[START OF THE INPUT]

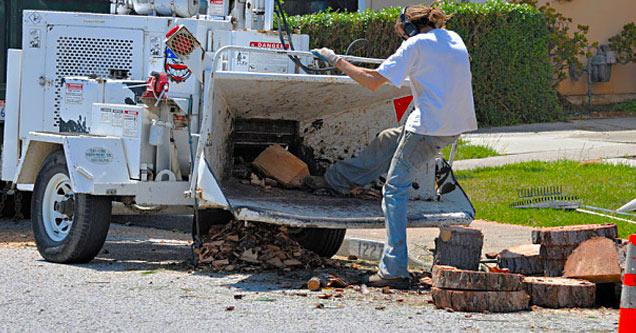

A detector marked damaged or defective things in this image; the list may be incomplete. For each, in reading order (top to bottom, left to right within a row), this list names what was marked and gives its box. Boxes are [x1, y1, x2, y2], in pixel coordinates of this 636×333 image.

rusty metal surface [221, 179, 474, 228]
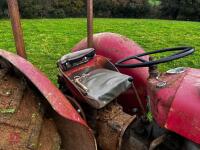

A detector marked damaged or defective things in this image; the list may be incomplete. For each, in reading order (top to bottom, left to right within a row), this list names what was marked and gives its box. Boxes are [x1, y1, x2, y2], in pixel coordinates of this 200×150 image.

[END OF THE INPUT]
[START OF THE INPUT]

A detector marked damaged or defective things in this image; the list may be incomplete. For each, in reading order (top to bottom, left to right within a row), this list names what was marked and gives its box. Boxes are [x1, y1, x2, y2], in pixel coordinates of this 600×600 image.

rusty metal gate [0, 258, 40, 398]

[END OF THE INPUT]
[START OF THE INPUT]

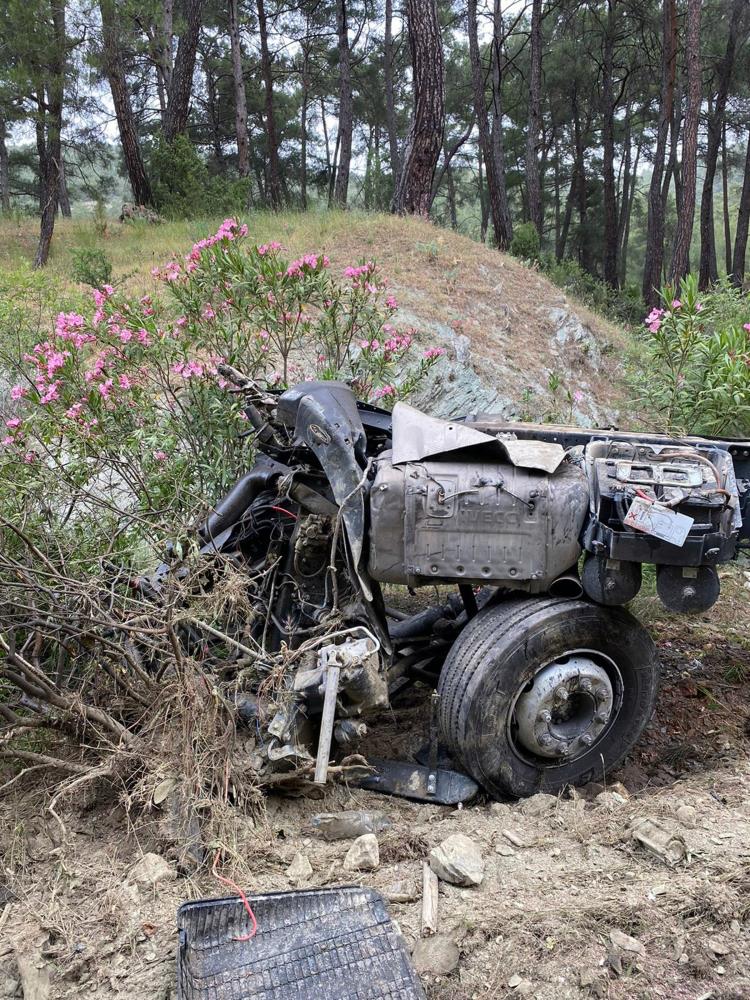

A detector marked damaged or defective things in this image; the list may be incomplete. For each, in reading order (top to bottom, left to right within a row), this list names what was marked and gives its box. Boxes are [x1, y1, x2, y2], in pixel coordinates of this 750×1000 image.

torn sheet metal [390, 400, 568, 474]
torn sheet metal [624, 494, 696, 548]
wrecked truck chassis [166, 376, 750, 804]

[END OF THE INPUT]

§ **EXERCISE DIRECTIONS**: Update the records starting at the line containing "this 636×333 image." and ending at the line containing "this 200×150 image.", replacing "detector" with "classifier" and changing nothing else. Leave the pictures out of your answer.

§ **REPLY**:
A classifier marked damaged or defective things in this image; the list may be incomplete. For each, in reading order (top to bottom, left to right within a row), this list names what was marked and gives its box. Boxes are [x1, y1, x2, y2], in pixel coordinates of this 636×333 image.

rusty metal surface [221, 179, 474, 228]

A classifier marked damaged or defective things in this image; the list may be incomplete. For each, in reading order (top to bottom, left to right within a row), this list names what was marked and gives its box. Boxes are [x1, y1, x2, y2], in pixel coordinates of this 200×150 image.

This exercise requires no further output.